EXTRACTED INFORMATION:
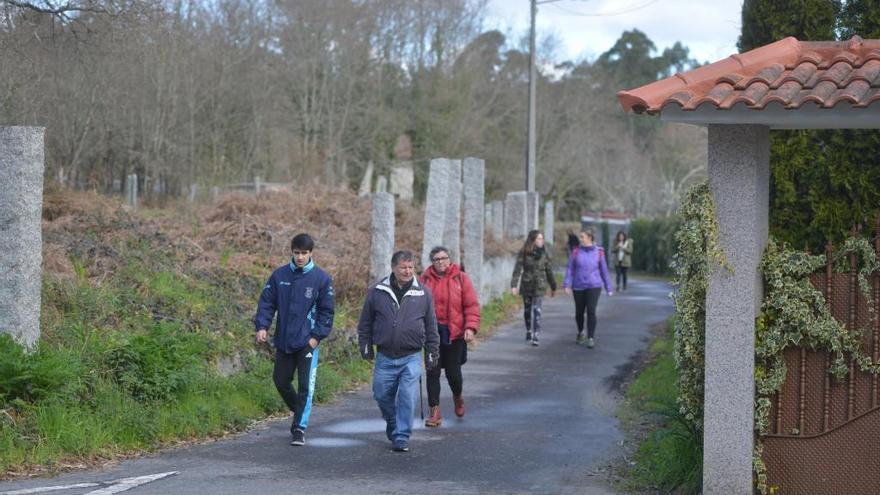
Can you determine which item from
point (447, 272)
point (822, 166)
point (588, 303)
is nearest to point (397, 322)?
point (447, 272)

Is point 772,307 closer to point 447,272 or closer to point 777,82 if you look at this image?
point 777,82

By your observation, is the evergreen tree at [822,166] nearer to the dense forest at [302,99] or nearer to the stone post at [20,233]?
the stone post at [20,233]

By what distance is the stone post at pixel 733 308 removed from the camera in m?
8.04

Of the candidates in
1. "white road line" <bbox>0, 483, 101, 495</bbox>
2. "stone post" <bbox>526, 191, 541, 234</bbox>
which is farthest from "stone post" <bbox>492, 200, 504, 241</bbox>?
"white road line" <bbox>0, 483, 101, 495</bbox>

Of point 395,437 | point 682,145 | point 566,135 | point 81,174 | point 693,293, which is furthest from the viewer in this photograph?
point 682,145

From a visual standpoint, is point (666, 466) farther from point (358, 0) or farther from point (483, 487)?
point (358, 0)

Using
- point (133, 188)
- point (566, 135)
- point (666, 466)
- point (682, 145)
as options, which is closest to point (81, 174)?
point (133, 188)

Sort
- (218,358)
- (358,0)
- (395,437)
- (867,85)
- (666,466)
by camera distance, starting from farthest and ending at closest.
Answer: (358,0) → (218,358) → (395,437) → (666,466) → (867,85)

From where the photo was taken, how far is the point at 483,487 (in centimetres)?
900

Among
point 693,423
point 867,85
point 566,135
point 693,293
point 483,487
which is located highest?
point 566,135

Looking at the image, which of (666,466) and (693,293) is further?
(666,466)

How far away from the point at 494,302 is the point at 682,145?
4224cm

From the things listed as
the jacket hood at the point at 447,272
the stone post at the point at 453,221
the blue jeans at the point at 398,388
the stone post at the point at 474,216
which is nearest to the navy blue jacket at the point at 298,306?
the blue jeans at the point at 398,388

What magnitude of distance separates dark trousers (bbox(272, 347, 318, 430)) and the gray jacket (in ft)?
1.68
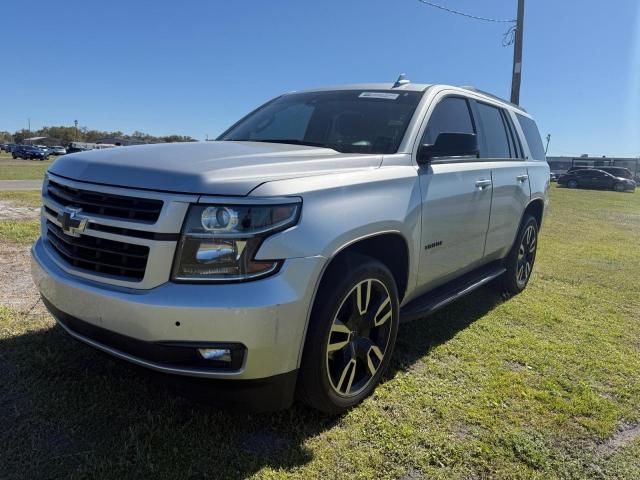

WHAT YOU NEED TO DO:
Which lines of the material above contain the word "stone"? Report each of them in full.

CORRECT RESULT:
By your observation, is the evergreen tree at [822,166] nearer to the dense forest at [302,99] or nearer to the stone post at [20,233]?
the stone post at [20,233]
By what distance is the stone post at pixel 733 308 removed from the camera in m?
2. "stone post" <bbox>526, 191, 541, 234</bbox>
which is farthest from "stone post" <bbox>492, 200, 504, 241</bbox>?
the stone post at the point at 453,221
the stone post at the point at 474,216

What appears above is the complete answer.